◆ **Text excerpt**
================

So I’ve basically been fighting depression and anxiety my whole life, especially the last two years have been rough.
My life has slowly deteriorated and all my struggling just seems to be in vain. All my interests seem gray and mostly just feel like chores the few times a month I actually do them.
I feel sorry for the few friends and family that is still around me, because how can decently fulfilled people possibly be able to relate to the darkness that I emit. I used to be so positive although things were rough….
I have begun self-medicating a lot, pills, booze, it doesn’t matter. I do this knowingly that it will drag me deeper down into my personal hell, where my sorry ass belongs. I’m so fucked up in that way. I give as much love and care away to other people as I possibly can, but when I arrive to myself there is only deep hatred and disgust.
I miss keeping my chin up and fighting through the misery, I have desperately tried to find that drive again, that one thing that will keep me going forward. But I fumble in the dark and it has been a long time since I even saw a little glimmer of light.
Why can’t I see the positive things in my life anymore? I feel so lonely in this intense pain… and so selfish.
Thank you for reading,
Much love to all of you.

================

◆ **Source material**
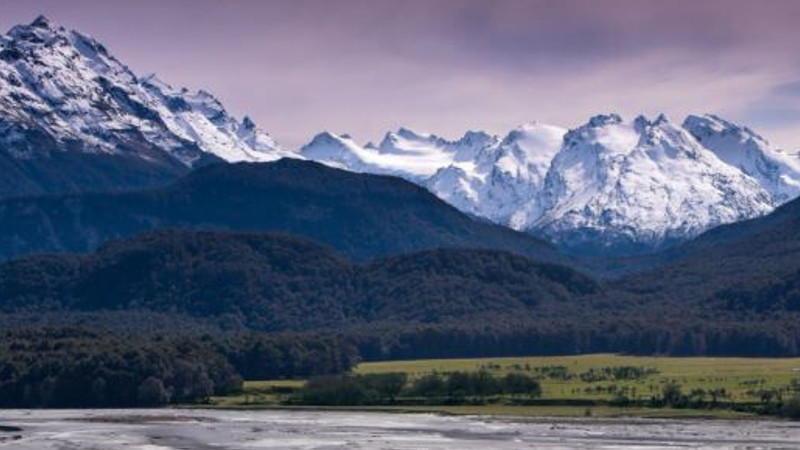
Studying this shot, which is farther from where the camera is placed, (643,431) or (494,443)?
(643,431)

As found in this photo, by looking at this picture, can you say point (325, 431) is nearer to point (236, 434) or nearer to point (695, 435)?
point (236, 434)

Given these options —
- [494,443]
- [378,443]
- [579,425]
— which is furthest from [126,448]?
[579,425]

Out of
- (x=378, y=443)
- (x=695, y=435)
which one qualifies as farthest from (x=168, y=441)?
(x=695, y=435)

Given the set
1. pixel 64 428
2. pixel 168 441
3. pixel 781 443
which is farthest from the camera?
pixel 64 428

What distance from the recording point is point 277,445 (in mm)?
174875

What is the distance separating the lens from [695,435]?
183750 mm

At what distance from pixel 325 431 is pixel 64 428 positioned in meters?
27.8

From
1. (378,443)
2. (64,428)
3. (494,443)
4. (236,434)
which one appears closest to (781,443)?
(494,443)

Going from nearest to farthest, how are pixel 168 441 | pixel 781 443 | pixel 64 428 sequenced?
pixel 781 443
pixel 168 441
pixel 64 428

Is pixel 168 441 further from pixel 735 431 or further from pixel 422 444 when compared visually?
pixel 735 431

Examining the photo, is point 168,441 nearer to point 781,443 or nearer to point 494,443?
point 494,443

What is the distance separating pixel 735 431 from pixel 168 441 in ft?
183

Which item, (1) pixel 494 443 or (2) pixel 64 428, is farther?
(2) pixel 64 428

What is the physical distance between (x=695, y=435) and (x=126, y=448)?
54803 mm
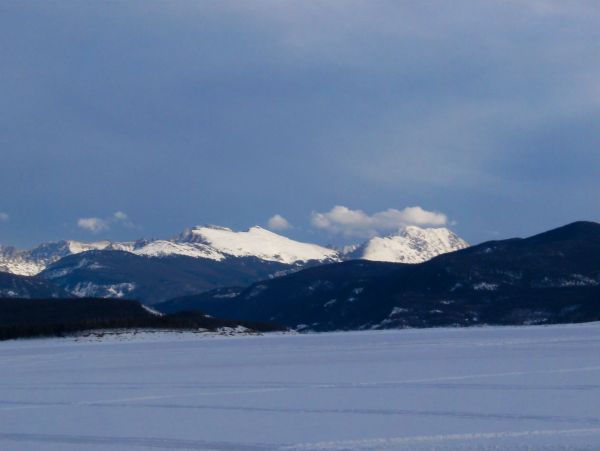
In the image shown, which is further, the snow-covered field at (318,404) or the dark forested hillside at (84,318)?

================

◆ **Problem 1**
Name the conditions the writer says they have fought and the substances they say they self-medicate with in the post about depression.
◆ **Problem 2**
Reproduce the post about depression starting at "I miss keeping" and ending at "and so selfish.", swapping "pain" for "sorrow".
◆ **Problem 3**
According to the post about depression, how long has the writer been fighting depression and anxiety?

◆ **Task answer 1**
depression, anxiety, pills, booze

◆ **Task answer 2**
I miss keeping my chin up and fighting through the misery, I have desperately tried to find that drive again, that one thing that will keep me going forward. But I fumble in the dark and it has been a long time since I even saw a little glimmer of light.
Why can’t I see the positive things in my life anymore? I feel so lonely in this intense sorrow… and so selfish.

◆ **Task answer 3**
Their whole life, especially the last two years.